Od tego czasu jednak sporo się wydarzyło: chaos na kolei, decyzja rządu o zmniejszeniu składki emerytalnej przekazywanej do OFE oraz publikacja raportu MAK o przyczynach katastrofy smoleńskiej, w którym pominięto ewentualną odpowiedzialność rosyjskich kontrolerów lotu. – Od miesiąca media głównego nurtu krytykują rząd – mówi politolog z PAN Artur Wołek. – W największym stopniu na wahnięcie nastrojów miał wpływ raport MAK, bo z innych sondaży wynika, że chaos na kolei czy sprawa OFE nie zmieniły poparcia dla PO.

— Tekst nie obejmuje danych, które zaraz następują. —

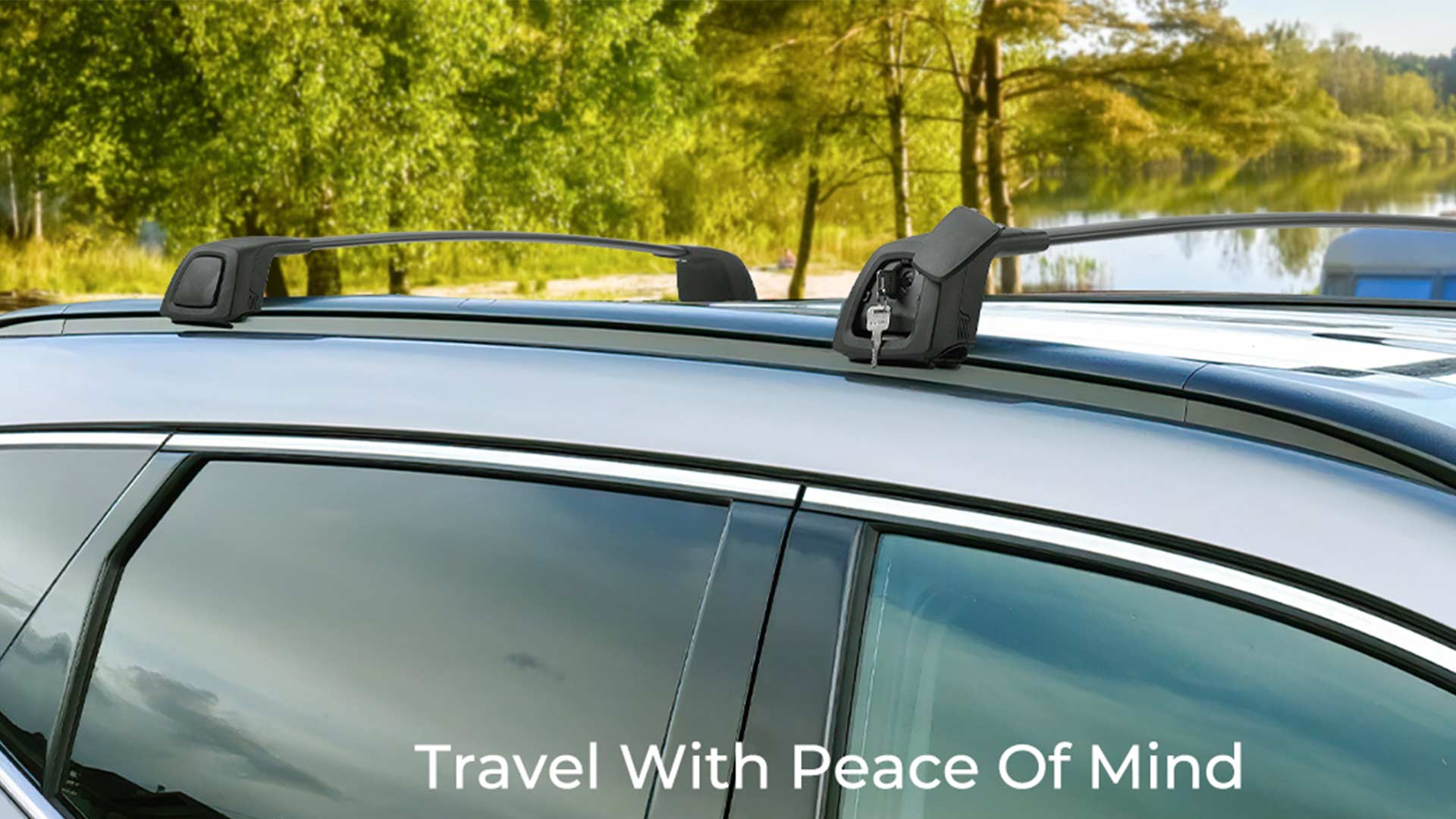 Amazon.com: SNIXWOO ROAD TRIP ACCESSORIES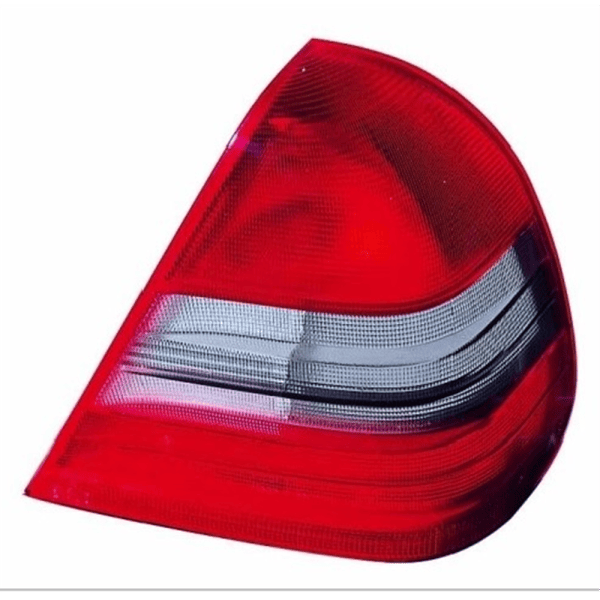 stop-lampa-c-class-w202-01-desna-beli-migavac-1-LG.png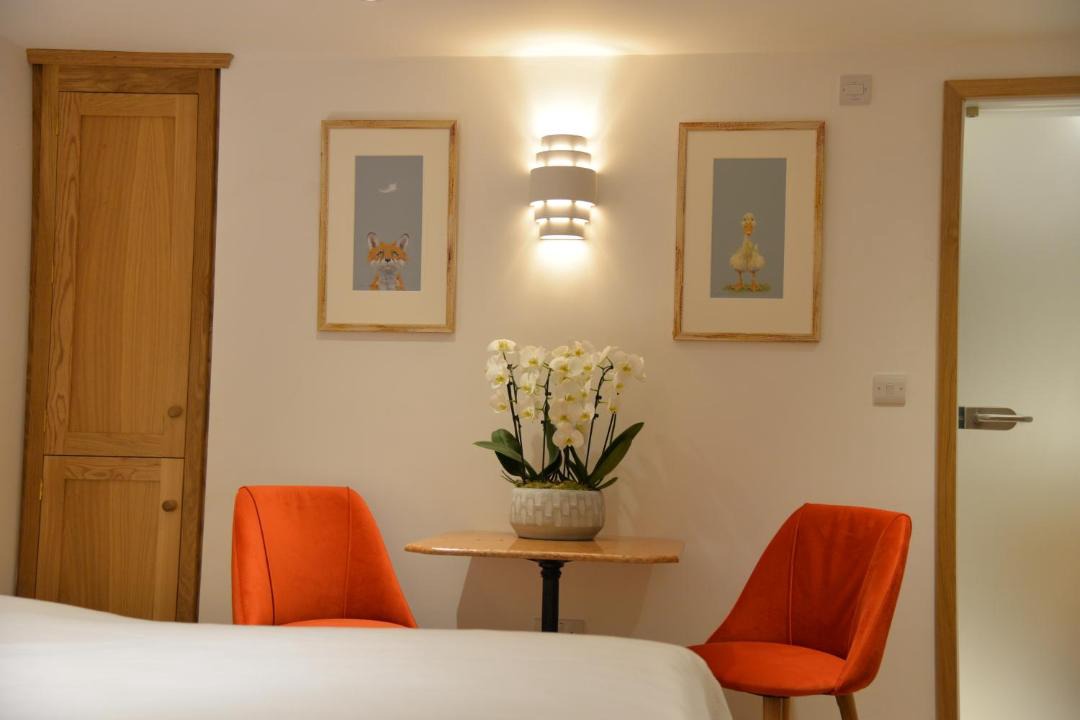 Photo of Others in Wantage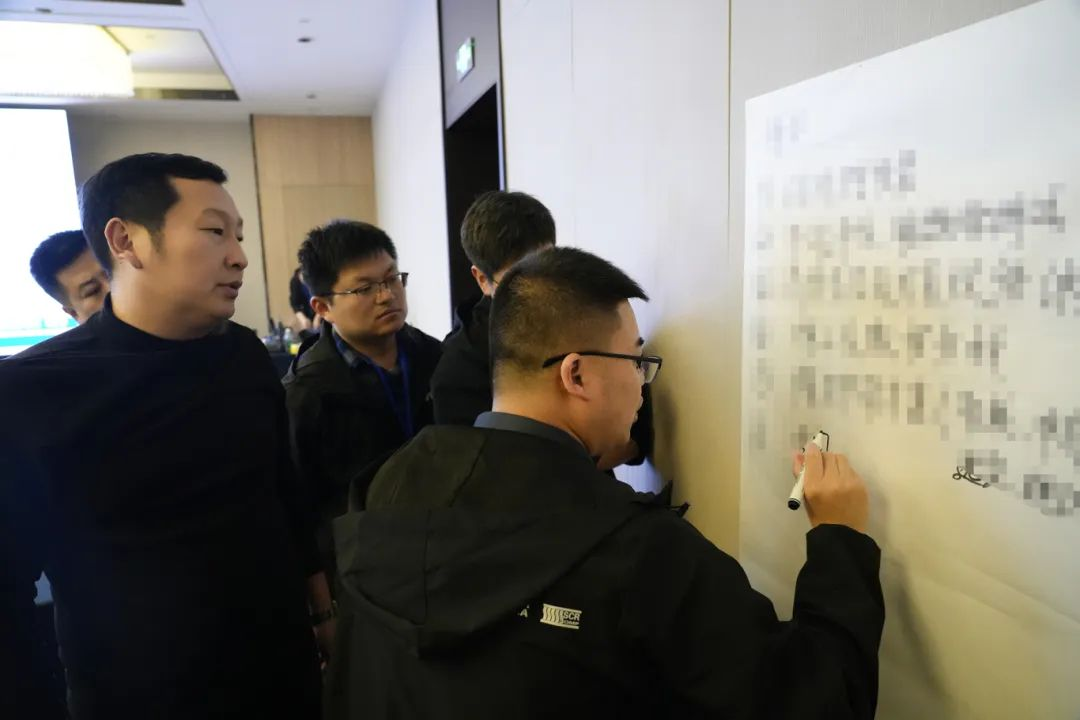 图片17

Zdaniem politologa Polacy źle odebrali obarczenie pełną odpowiedzialnością za katastrofę polskich pilotów i brak szybkiej reakcji premiera na raport. – Bez wątpienia jest to najpoważniejszy kryzys wizerunkowy rządu Tuska – ocenia Artur Wołek. – Tyle że podczas środowej debaty na temat działań rządu na rzecz ustalenia przyczyn katastrofy premier zrobił to, co Polacy bardzo lubią. Ustawił się w roli rozsądnego premiera atakowanego przez zwariowaną opozycję, która oskarża go o zdradę, a w tę ludzie nie uwierzą. Dlatego nie wykluczam, że Tuskowi uda się wywinąć z tej kryzysowej sytuacji.
Również socjolog Jacek Kucharczyk, szef Instytutu Spraw Publicznych, uważa, że na razie nie można przesądzać, iż Platforma osłabnie na trwałe. – Ale nie da się ukryć, że miała ostatnio bardzo ciężki okres – komentuje. – Bałagan na kolei, awantura o OFE i publikacja raportu MAK doprowadziły do ataków na rząd z różnych stron.
W takiej sytuacji – zdaniem socjologa – najbardziej prawicowi wyborcy PO mogli zwrócić się ku PiS, a ci bardziej lewicowi ku SLD.